Certamente, trata-se de um dos dispositivos que irão gerar grande controvérsia na doutrina e jurisprudência.
A disposição legal assevera que o representante da OAB tem o direito a ser respeitado pelos agentes responsáveis pelo cumprimento do mandado de busca e apreensão, sob pena de abuso de autoridade. Contudo, o art. 7º-B do EOAB, incluído pela Lei de Abuso de Autoridade – Lei 13.869/2019, criminaliza a violação de direito ou de prerrogativa de advogado previstos nos incisos II, III, IV e V do caput do art. 7º. Imagina-se que o legislador pensa caracterizar o crime do art. 7º-B, por violação ao inc. II do art. 7º do Estatuto. O inc. II assegura a inviolabilidade de seu escritório ou local de trabalho, bem como de seus instrumentos de trabalho, de sua correspondência escrita, eletrônica, telefônica e telemática, desde que relativas ao exercício da advocacia. Não abrange a falta de respeito do agente público ao advogado que acompanha a busca. Forte no princípio da taxatividade da lei penal, temos que eventual desrespeito ao representante da OAB não encontra tipificação perfeita na Lei de Abuso de Autoridade. A conduta de desrespeitar o representante da Ordem, poderá constituir outro tipo penal como, por exemplo, delito contra a honra ou mesmo constrangimento ilegal. Lembre-se que eventual desrespeito no cumprimento da diligência é passível de apuração na esfera administrativa e sujeito à reparação cível. Ademais, para constituir abuso de autoridade, necessária a adequação da conduta a algum dos tipos penais da Lei 13.869/2019, acompanhada do dolo específico de prejudicar outrem ou beneficiar a si mesmo ou a terceiro, ou, ainda, por mero capricho ou satisfação pessoal, conforme art. 1º, § 1º da mencionada lei.

### BLOCO DE DADOS:
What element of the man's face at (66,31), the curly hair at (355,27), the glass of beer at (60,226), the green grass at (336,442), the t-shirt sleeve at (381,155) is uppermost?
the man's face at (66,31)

### INSTRUÇÃO A:
No texto sobre abuso de autoridade, qual lei incluiu o art. 7º-B no EOAB?
### INSTRUÇÃO B:
Dê continuidade ao texto sobre abuso de autoridade a partir do ponto em que ele termina.

### RESULTADO FINAL A:
A Lei de Abuso de Autoridade, Lei 13.869/2019.

### RESULTADO FINAL B:
De outro lado, a conduta do representante da OAB e do advogado investigado que causem embaraço ao cumprimento da diligência poderá, a depender caso, constituir crime de resistência (art. 329 do CP), desobediência (art. 330 do CP), desacato (art. 331 do CP) ou fraude processual (art. 347 do CP). Aliás, sendo objeto da investigação organização criminosa ou crimes a ela atrelado, o comportamento do representante da OAB ou do advogado por significar, a depender das circunstâncias, embaraço ou impedimento de investigação, tipificando o delito do art. 2º, §1º, Lei 12.850/12.
Mas a principal questão envolvendo o analisado § 6º-C do art. 7º concerne ao dever do representante da OAB em impedir que documentos, mídias e objetos não relacionados à investigação, especialmente de outros processos do mesmo cliente ou de outros clientes que não sejam pertinentes à persecução penal, sejam analisados, fotografados, filmados, retirados ou apreendidos do escritório de advocacia.
É preciso destacar que a ordem judicial de busca e apreensão deve ser cumprida nos exatos termos em que proferida. Ganha relevo, portanto, a descrição dos limites da busca e apreensão no escritório ou local de trabalho desde a representação do Delegado de Polícia ou do requerimento pelo Promotor de Justiça até à decisão judicial de deferimento.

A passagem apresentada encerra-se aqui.